## Required task 1
Answer these questions from the article on Maine politics below:
(a) What kind of court does Peter Mills say "we're becoming"?
(b) What did the former Democratic state representative from Biddeford flip toward LePage?
(c) Which building did LePage say he wanted to find and blow up?

## Text section
Call it Bizarro Maine politics – moments when traditional Down East decorum, cooperation and civility are replaced with nastiness, indecency and over-the-top personal animus.

Or, as Peter Mills describes it, government by reality television.

“We’re becoming kind of a ‘Judge Judy’ court,” said Mills, a former Republican state lawmaker whose family has a long history of involvement in Maine politics. “And it’s not good for our society. Nothing gets done in this environment. It’s like road rage.”

And there have been a lot of outrageous moments lately.

Most recently, a Westbrook city councilor made a comment about assassination and Gov. Paul LePage meeting his maker. Last month, a former Democratic state representative from Biddeford flipped a jar of Vaseline toward LePage as she was hauled away by his security detail. The Vaseline, of course, was symbolic of LePage’s lewd comment in 2013 about a former Democratic state senator whom he accused of having “a black heart.”

That same year, LePage climbed into a F-35 Lightning II flight simulator and gleefully relayed his fantasy to a Pratt & Whitney technician: “I want to find the Portland Press Herald building and blow it up.”


And somewhere around this time, the governor held one of eight meetings with a group of conservatives who were advocating for the arrest, trial and hanging of House Speaker Mark Eves, D-North Berwick, and former Senate President Justin Alfond, D-Portland, for treason.

Each of those moments, and more, have catapulted Maine into the national media with more frequency than would otherwise be warranted by its small population and meager political clout in national politics.

While the events are amplified by the media attention and reverberations in social media, some political observers wonder if Maine has been yanked from its solitary orbit of practical, pragmatic and solution-based politics by the black hole of acrimony, tribalism and partisan sorting that researchers are documenting throughout the rest of the country.

## Required task 2
In the records, echo the stretch from the line that contains "How far is [15,54] from the camera (in mm)?" through the line that contains "9.55 metres", both ends included.

## Scene-based reasoning records

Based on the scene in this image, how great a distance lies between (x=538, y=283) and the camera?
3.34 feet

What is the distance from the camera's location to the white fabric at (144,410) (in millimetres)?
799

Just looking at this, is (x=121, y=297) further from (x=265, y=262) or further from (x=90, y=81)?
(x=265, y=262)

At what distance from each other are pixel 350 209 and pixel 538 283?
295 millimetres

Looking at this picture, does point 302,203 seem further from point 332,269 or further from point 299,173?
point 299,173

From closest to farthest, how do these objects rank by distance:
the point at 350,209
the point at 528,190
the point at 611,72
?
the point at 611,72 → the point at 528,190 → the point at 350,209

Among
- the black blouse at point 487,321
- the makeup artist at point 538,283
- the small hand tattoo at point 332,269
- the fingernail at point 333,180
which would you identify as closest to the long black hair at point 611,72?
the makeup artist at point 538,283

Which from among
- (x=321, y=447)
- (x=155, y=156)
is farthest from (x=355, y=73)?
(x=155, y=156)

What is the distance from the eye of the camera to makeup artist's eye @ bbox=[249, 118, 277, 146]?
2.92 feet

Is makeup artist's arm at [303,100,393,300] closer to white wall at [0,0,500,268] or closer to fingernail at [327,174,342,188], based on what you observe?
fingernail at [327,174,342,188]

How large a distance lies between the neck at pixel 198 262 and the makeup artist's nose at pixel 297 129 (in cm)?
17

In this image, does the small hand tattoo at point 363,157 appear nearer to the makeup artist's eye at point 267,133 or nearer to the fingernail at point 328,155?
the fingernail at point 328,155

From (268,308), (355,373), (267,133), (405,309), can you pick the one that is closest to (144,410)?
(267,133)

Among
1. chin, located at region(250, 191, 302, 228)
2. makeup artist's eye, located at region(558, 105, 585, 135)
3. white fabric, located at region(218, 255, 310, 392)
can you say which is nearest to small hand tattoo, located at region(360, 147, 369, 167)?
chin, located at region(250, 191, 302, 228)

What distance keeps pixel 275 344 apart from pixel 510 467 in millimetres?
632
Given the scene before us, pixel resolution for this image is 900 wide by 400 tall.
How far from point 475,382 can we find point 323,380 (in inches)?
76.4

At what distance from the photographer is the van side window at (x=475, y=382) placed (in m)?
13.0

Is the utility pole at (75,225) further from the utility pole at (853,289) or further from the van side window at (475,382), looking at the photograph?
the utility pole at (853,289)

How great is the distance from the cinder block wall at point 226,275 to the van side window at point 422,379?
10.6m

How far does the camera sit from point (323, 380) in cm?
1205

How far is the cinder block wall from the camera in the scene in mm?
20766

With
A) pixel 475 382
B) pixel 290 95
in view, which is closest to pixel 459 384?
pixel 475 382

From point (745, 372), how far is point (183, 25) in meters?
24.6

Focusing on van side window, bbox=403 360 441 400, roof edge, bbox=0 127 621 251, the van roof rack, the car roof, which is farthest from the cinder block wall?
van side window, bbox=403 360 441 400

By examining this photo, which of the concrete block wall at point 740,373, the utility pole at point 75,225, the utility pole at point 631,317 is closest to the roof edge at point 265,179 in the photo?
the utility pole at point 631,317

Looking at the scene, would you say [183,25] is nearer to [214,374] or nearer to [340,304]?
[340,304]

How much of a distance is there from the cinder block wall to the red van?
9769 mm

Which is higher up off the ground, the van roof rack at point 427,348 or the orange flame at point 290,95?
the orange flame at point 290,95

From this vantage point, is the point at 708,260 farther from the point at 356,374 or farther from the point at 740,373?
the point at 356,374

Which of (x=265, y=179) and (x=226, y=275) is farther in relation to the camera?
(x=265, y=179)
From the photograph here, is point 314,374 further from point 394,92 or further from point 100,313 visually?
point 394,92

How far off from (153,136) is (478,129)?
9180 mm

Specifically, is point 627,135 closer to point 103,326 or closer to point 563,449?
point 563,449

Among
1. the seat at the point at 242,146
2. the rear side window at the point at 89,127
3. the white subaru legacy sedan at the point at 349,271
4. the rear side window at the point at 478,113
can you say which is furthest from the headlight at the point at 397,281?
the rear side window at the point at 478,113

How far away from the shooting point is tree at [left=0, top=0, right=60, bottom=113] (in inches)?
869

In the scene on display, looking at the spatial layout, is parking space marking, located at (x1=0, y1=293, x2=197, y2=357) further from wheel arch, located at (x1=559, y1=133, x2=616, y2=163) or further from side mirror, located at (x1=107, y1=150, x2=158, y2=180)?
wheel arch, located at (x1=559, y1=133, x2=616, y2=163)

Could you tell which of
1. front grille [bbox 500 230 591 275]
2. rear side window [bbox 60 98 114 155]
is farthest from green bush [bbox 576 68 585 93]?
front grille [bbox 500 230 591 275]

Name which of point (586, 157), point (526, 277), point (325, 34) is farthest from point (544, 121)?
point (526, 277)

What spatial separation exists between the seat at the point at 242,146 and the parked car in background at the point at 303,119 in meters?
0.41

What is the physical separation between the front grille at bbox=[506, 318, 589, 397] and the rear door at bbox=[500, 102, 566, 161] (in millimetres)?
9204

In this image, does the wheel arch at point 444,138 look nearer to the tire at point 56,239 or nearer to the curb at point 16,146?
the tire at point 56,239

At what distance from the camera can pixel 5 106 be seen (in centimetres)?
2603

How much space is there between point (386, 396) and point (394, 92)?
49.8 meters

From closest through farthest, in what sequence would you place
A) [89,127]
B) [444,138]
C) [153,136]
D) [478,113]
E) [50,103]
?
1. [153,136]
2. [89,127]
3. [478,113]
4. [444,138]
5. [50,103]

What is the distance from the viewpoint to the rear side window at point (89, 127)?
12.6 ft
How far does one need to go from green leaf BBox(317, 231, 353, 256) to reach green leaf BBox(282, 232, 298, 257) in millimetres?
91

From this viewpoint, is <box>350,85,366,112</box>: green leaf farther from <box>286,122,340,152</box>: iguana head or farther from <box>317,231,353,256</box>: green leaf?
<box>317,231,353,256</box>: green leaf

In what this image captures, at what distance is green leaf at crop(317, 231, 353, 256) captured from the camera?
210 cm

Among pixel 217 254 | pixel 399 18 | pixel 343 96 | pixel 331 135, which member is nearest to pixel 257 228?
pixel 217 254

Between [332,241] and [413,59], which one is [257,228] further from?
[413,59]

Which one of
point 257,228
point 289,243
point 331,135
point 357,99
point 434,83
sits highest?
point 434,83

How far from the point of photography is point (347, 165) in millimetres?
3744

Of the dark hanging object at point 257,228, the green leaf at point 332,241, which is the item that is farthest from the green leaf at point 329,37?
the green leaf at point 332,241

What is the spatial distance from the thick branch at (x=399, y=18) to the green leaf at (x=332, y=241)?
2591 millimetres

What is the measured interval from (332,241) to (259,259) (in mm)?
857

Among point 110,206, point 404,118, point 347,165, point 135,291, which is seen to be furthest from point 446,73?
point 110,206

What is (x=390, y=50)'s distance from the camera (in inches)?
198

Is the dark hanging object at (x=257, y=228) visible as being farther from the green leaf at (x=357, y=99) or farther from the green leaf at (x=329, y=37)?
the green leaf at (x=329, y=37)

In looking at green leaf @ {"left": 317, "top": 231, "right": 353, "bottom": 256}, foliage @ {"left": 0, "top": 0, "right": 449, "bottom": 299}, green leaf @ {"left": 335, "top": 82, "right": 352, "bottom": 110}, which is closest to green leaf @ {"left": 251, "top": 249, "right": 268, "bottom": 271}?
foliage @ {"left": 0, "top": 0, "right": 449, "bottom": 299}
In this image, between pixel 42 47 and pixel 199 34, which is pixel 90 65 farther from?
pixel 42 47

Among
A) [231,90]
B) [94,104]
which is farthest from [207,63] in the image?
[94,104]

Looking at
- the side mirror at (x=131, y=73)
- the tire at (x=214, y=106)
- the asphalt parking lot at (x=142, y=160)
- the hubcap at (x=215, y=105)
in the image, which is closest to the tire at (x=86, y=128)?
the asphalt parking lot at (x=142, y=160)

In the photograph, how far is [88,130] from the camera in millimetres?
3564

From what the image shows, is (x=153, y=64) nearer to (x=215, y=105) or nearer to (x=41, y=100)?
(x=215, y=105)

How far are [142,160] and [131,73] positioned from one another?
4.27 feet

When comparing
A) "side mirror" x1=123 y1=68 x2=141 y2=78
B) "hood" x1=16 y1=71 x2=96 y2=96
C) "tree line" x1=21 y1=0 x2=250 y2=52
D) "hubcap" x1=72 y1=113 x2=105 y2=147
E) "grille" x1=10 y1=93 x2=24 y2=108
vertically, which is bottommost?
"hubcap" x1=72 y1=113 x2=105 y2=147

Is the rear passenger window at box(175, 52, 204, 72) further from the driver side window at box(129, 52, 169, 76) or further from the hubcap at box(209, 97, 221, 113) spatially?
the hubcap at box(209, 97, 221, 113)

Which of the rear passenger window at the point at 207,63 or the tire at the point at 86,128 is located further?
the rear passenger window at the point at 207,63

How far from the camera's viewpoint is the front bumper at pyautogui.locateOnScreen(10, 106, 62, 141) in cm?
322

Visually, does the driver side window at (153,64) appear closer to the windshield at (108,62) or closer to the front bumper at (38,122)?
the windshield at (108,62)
---
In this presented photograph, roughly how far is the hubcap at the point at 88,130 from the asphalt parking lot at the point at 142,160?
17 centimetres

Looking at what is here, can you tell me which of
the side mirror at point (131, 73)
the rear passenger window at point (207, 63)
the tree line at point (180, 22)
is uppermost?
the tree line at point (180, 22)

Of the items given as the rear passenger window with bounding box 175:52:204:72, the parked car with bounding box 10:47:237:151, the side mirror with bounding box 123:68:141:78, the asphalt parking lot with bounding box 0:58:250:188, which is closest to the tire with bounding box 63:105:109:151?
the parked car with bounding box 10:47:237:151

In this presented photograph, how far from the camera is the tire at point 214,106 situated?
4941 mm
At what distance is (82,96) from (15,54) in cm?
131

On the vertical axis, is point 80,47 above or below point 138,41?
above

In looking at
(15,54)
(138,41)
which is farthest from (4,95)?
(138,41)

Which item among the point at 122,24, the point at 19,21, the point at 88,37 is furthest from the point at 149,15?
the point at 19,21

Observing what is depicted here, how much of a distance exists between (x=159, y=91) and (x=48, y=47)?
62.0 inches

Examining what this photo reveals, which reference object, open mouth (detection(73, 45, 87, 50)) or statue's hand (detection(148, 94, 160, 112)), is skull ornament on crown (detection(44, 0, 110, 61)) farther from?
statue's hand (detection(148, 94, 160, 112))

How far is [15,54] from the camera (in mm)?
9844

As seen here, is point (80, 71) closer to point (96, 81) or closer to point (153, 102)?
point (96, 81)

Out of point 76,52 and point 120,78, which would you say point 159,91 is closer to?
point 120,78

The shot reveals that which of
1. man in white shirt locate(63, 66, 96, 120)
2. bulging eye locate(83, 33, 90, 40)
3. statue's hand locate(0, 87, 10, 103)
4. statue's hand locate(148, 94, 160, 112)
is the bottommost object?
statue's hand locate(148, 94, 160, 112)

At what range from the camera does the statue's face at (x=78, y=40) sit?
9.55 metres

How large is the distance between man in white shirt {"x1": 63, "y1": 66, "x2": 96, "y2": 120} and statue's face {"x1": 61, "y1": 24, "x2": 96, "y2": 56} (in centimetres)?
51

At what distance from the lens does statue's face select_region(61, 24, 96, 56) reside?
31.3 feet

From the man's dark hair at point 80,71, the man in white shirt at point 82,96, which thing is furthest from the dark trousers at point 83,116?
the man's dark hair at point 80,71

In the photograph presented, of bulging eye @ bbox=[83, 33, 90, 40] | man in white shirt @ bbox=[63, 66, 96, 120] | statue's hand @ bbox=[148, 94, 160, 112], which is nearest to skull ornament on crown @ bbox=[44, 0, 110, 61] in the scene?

## Final result 1
(a) A "Judge Judy" court.
(b) A jar of Vaseline.
(c) The Portland Press Herald building.

## Final result 2
How far is [15,54] from the camera (in mm)?
9844

As seen here, is point (80, 71) closer to point (96, 81) or closer to point (153, 102)?
point (96, 81)

Out of point 76,52 and point 120,78, which would you say point 159,91 is closer to?
point 120,78

The shot reveals that which of
1. man in white shirt locate(63, 66, 96, 120)
2. bulging eye locate(83, 33, 90, 40)
3. statue's hand locate(0, 87, 10, 103)
4. statue's hand locate(148, 94, 160, 112)
is the bottommost object?
statue's hand locate(148, 94, 160, 112)

At what range from the camera does the statue's face at (x=78, y=40) sit?
9.55 metres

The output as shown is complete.